[Stored data]
= = = =
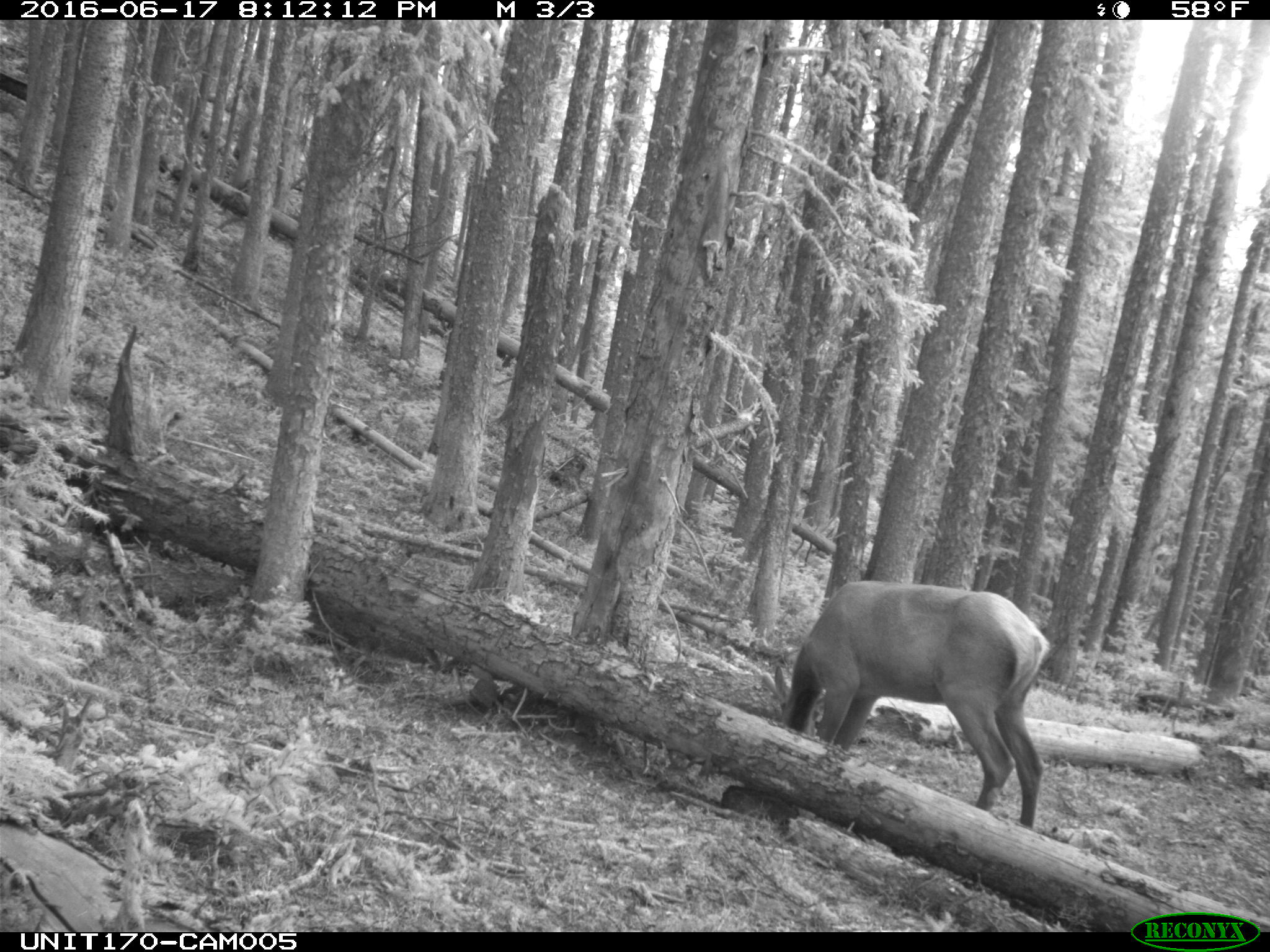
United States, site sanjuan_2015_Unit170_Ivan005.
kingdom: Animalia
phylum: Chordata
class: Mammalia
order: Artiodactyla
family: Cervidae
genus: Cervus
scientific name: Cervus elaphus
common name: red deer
= = = =
PROMPT → The answer must consist of the lines from the one with "class: Mammalia" through the final line of the entries above, exactly as they are, and nothing else.

YOUR SOLUTION →
class: Mammalia
order: Artiodactyla
family: Cervidae
genus: Cervus
scientific name: Cervus elaphus
common name: red deer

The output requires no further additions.